The Cruiser That Got Shot by Its Own Fleet, Started a Revolution, and Became a Museum

October 21, 1904. The Russian 2nd Pacific Squadron was sailing through the North Sea on its way to fight Japan. The voyage was 18,000 miles. The officers were exhausted and paranoid. Intelligence reports — almost certainly fabricated — claimed Japanese torpedo boats were operating in European waters.

Then lookouts spotted small vessels in the dark off Dogger Bank. The battleships opened fire.

The targets were British fishing trawlers from Hull.

Aurora was sailing ahead of the main squadron. The battleships behind her couldn’t tell the difference between a Russian cruiser and a Japanese torpedo boat. She took several hits from her own fleet. The ship’s chaplain was killed. At least two sailors were wounded.

The trawler Crane was sunk. Two British fishermen died. Six more were wounded.

Britain was furious. The Royal Navy mobilized its Channel Fleet and Home Fleet. War between Russia and Britain suddenly seemed possible — over a fishing incident. The crisis went to an international tribunal at The Hague, which ruled Russia was at fault. Russia paid 65,000 pounds in compensation.

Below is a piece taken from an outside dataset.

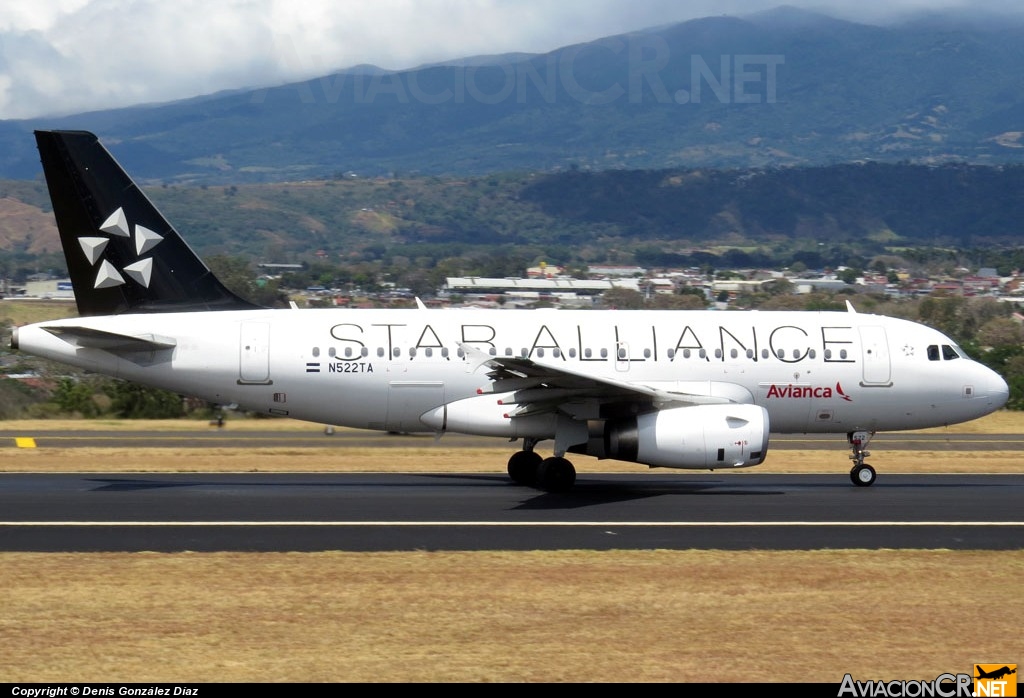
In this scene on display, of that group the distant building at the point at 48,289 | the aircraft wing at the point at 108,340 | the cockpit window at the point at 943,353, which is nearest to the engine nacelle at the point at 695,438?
the cockpit window at the point at 943,353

The squadron sailed on. Seven months later, Aurora reached the Battle of Tsushima. Captain Yegoryev was killed by a shell fragment during the battle. The cruiser took around ten hits, with roughly eighty wounded. She broke away from the catastrophic Russian defeat and limped to Manila, where the Americans interned her until the war ended.

Aurora went home.

Thirteen years later, on the evening of October 25, 1917 (Old Style calendar), Aurora was moored on the Neva River in St. Petersburg. Her crew had sided with the Bolsheviks. At 9:40 PM, she fired a single blank round from her bow gun.

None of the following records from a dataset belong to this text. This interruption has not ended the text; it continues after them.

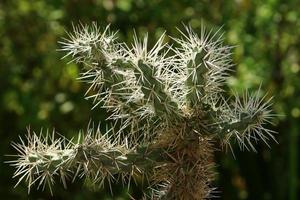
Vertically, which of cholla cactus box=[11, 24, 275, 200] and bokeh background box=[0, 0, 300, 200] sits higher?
bokeh background box=[0, 0, 300, 200]

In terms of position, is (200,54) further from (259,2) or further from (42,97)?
(42,97)

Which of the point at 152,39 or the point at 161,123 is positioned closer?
the point at 161,123

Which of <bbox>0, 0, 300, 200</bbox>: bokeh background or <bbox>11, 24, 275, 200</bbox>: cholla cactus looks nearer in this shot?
<bbox>11, 24, 275, 200</bbox>: cholla cactus

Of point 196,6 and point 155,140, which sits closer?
point 155,140

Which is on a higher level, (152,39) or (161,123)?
(152,39)

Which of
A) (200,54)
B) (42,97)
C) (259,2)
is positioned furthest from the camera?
(42,97)

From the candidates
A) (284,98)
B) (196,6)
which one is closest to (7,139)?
(196,6)

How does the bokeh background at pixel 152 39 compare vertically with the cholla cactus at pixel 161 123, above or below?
above

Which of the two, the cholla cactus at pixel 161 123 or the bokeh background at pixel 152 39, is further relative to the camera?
the bokeh background at pixel 152 39
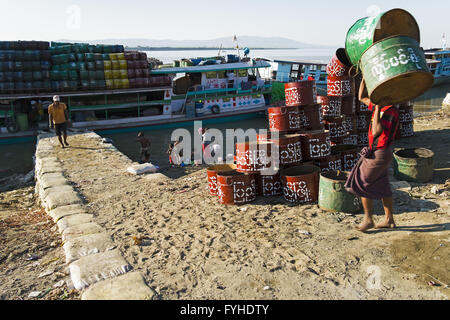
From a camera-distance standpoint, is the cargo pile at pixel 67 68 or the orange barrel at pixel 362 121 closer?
the orange barrel at pixel 362 121

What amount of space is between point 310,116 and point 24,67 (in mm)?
15858

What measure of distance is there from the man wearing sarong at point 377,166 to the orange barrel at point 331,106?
142 inches

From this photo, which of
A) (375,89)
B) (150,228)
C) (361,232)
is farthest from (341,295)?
(150,228)

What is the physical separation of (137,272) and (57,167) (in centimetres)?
662

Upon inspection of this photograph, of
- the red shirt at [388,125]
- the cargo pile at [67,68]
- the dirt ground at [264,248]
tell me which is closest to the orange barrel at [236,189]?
the dirt ground at [264,248]

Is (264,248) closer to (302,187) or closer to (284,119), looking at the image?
(302,187)

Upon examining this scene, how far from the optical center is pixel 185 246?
5070 mm

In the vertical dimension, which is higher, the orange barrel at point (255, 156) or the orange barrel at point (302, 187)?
the orange barrel at point (255, 156)

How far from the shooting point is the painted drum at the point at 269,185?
693 cm

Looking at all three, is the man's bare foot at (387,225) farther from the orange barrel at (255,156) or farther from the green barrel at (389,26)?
the green barrel at (389,26)

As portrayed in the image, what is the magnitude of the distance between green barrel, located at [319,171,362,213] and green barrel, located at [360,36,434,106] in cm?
148

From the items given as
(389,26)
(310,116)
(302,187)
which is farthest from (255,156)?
(389,26)

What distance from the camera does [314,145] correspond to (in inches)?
280

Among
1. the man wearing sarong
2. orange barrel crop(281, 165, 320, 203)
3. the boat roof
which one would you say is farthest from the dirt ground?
the boat roof
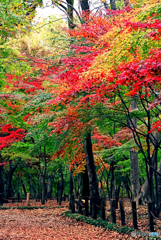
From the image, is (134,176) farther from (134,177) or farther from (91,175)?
(91,175)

That was the signal. Red Guards and soldiers began the assault on the Winter Palace. The Provisional Government fell. Soviet historians turned that one blank shot into the founding myth of the revolution. The reality was less dramatic — the “storming” was more of a gradual walk-in — but the shot became iconic.

Aurora never left Russia again. She’s been a museum ship since 1957, permanently moored on the Bolshaya Nevka in St. Petersburg, near the Nakhimov Naval Academy. She underwent a full restoration from 2014 to 2016. She still flies the Russian naval ensign.

One ship. Friendly fire, Tsushima, a revolution, and a permanent address.